A longitudinal Nordic study, comparing the results of hormone (antiandrogen) therapy with or without the addition of local radiotherapy, shows that a combination of treatments halves the risk of death from prostate cancer 15 years after diagnosis.
This according to a follow-up study recently published in the journal European Urology.
"Before the turn of the century, it was tradition to castrate men with high-risk or aggressive local prostate cancer with no signs of spreading, as the disease at that point was thought to be incurable," says Anders Widmark, senior physician and professor at Umeå University, who led the study.
"When we published the first results of this study in the Lancet in 2009, we contributed to changing the attitude towards radiotherapy for older patients with advanced prostate cancer. In this follow-up study, we present even more evident results that clearly show how patients who previously were considered incurable, to a large extent can be cured and that these patients should therefore be offered radiotherapy as an additional treatment."

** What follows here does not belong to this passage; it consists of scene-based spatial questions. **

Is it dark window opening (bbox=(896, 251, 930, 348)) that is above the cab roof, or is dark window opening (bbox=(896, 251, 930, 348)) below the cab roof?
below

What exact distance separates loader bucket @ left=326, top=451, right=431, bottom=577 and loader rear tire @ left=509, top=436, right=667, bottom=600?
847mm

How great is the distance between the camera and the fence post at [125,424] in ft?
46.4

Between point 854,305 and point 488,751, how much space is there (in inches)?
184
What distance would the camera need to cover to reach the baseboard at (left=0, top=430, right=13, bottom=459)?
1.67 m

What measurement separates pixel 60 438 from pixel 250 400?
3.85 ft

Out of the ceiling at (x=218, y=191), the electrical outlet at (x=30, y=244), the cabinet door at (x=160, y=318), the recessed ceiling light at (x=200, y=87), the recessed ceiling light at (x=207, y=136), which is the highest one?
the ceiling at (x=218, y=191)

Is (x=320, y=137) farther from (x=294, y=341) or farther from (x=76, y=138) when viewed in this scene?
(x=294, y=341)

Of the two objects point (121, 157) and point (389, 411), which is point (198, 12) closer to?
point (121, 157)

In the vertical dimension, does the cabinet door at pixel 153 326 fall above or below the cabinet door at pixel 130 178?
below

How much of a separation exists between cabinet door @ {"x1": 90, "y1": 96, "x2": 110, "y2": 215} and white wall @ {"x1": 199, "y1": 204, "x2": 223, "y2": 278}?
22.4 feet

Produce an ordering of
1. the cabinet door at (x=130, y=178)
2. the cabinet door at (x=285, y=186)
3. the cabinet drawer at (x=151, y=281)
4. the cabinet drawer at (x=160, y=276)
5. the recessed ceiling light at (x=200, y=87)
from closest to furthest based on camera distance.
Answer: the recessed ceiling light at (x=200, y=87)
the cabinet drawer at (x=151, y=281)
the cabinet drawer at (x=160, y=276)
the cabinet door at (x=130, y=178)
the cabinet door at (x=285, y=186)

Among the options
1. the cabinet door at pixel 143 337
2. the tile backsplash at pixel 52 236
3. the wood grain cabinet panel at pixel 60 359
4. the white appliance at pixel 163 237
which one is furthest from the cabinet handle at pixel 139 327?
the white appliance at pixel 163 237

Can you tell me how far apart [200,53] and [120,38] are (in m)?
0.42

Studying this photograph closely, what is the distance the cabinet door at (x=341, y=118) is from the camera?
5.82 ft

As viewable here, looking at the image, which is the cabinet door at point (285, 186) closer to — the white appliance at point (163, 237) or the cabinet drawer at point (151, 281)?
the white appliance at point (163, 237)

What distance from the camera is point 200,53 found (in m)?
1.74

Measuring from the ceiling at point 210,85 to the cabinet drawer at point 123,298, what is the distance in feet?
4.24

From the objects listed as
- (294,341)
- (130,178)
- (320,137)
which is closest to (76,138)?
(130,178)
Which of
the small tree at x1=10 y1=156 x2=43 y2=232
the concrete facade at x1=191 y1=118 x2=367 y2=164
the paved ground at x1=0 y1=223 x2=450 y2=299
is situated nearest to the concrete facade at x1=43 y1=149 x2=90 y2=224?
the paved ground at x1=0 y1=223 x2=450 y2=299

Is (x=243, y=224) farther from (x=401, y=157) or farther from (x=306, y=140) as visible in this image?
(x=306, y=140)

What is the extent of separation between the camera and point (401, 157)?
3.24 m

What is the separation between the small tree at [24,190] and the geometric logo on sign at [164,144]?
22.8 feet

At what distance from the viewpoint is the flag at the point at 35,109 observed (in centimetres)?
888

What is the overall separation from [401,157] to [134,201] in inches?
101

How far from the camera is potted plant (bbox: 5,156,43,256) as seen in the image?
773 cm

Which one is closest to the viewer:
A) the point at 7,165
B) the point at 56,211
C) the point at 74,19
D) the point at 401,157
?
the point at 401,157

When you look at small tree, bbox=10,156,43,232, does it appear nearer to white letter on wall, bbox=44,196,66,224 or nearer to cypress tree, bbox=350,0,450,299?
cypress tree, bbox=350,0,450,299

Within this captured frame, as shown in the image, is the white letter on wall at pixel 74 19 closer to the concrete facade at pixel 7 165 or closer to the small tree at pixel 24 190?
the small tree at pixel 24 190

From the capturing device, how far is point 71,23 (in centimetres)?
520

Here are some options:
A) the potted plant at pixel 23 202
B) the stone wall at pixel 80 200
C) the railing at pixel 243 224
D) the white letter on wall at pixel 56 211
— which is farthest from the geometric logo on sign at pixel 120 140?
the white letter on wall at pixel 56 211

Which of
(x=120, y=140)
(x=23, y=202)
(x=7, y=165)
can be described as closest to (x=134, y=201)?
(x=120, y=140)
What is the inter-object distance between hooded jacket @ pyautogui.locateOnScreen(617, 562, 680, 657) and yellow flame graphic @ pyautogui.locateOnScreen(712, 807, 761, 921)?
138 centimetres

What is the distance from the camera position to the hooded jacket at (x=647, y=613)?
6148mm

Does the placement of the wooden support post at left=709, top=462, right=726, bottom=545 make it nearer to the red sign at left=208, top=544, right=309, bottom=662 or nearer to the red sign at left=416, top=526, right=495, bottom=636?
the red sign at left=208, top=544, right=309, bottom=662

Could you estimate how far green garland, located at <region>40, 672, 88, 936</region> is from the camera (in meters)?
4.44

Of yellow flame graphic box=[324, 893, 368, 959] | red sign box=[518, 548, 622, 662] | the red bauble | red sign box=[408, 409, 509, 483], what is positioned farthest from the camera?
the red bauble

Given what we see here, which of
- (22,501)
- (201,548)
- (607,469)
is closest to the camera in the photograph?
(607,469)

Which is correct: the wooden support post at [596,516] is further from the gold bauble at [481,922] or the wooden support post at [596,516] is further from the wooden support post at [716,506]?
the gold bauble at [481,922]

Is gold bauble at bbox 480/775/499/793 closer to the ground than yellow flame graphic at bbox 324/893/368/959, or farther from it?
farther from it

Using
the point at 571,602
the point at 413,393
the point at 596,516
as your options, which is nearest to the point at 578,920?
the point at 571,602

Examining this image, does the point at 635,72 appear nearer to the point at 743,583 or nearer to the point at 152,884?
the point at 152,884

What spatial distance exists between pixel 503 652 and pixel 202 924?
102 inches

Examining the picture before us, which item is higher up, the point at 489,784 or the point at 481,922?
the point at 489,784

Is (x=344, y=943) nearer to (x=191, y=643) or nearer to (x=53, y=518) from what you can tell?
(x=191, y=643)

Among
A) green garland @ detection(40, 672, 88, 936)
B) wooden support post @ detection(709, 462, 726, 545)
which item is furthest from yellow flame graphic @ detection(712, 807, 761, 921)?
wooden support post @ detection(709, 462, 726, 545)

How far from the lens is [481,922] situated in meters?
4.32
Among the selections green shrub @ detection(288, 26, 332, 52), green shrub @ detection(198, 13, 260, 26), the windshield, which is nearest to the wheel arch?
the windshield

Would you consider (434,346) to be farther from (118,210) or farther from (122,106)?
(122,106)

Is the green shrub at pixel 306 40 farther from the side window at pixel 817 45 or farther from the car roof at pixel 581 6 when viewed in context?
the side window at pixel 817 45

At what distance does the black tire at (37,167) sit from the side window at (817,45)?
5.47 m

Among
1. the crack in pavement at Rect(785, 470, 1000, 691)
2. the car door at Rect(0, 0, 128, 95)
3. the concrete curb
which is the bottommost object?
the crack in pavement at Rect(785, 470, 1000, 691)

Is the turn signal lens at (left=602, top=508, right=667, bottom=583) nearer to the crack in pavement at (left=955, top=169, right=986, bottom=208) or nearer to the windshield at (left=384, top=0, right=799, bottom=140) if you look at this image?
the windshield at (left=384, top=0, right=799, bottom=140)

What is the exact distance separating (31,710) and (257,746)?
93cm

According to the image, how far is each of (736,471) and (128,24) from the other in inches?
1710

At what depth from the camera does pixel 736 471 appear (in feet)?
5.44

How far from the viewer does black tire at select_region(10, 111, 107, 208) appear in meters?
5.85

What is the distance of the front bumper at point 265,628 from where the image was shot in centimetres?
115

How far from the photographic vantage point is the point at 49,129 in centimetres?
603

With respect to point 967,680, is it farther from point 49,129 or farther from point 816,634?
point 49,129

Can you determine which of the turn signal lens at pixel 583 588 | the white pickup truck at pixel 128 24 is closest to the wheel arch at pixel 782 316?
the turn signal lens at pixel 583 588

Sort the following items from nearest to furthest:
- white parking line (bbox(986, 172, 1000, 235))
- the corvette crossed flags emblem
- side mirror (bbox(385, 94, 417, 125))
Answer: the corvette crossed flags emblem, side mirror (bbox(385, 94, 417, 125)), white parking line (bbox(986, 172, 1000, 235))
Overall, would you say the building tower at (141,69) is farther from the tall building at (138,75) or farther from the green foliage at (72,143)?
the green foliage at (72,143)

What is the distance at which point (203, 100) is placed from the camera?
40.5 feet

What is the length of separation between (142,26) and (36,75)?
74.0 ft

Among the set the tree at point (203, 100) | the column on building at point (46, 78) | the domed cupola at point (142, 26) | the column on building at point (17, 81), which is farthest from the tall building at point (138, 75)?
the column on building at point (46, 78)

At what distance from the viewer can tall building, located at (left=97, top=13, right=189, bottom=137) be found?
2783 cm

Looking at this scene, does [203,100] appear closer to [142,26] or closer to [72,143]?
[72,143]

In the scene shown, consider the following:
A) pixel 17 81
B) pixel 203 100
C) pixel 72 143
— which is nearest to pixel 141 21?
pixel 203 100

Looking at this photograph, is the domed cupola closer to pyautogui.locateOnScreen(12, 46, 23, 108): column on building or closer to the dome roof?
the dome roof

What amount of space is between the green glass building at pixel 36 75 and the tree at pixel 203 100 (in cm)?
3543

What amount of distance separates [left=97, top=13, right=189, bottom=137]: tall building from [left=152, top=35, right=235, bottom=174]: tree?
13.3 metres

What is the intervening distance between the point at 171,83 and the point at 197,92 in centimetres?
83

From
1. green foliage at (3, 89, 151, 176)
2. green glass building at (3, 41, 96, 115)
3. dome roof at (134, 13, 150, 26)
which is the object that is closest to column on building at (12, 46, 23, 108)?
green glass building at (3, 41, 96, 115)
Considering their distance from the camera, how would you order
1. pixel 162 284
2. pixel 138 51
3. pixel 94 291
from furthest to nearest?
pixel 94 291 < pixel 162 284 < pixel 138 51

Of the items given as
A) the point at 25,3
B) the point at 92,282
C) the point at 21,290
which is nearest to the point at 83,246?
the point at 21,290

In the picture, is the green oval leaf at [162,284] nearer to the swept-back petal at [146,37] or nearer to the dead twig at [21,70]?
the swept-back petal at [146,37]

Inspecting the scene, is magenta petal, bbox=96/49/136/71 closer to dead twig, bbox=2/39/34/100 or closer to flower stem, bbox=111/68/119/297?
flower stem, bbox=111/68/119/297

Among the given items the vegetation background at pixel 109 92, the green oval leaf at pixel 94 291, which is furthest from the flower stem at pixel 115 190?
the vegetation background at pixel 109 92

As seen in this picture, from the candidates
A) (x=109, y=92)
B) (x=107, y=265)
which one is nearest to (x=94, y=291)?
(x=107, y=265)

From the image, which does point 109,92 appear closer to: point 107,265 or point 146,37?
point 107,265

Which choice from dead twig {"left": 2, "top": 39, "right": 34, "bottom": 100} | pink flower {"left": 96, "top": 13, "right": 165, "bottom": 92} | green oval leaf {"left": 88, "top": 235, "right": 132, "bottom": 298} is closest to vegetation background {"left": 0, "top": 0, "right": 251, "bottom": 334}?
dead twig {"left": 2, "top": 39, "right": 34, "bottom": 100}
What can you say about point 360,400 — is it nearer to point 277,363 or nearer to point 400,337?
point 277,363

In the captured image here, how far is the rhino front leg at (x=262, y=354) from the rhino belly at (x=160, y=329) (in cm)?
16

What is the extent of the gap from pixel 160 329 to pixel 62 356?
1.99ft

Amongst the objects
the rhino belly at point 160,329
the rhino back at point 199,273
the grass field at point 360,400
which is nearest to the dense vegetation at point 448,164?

In the study, which is also published in the May edition of European Urology, researchers have compared a common Nordic pill-based hormone therapy (with so-called antiandrogen) and the same treatment method with the addition of local radiotherapy.
The results of a long-term follow-up 15 years after diagnosis showed that treatments with the addition of radiotherapy halved the risk of patients dying from prostate cancer from 34 to 17 per cent.
Researchers at Umeå University, together with colleagues in Norway and Denmark, recruited 875 patients treated for locally advanced prostate or aggressive prostate cancer at around 40 clinics in Sweden and Norway from 1996-2002 and then continued to follow the patients
The study was performed within the framework of the Scandinavian Prostate Cancer Group (SPCG) and the Swedish Association for Urological Oncology (SFOU) under the management of Anders Widmark.
In 2009, the group published its first results in the journal Lancet, which contributed to changing the attitude towards treatment of older people with prostate cancer.
Prostate cancer is the single-handedly most common type of cancer in Sweden with about 9,000 diagnosed patients per year.
In Sweden, the traditional treatment is hormone therapy using antiandrogens that has fewer side-effects than castration.
The hormone suppressing treatment slows down the growth of cancer cells by blocking the stimulating effect of testosterone.
"We are also in the process of evaluating how hormone therapy against prostate cancer affects the patients' quality of life. We will publish that study shortly," says Anders Widmark.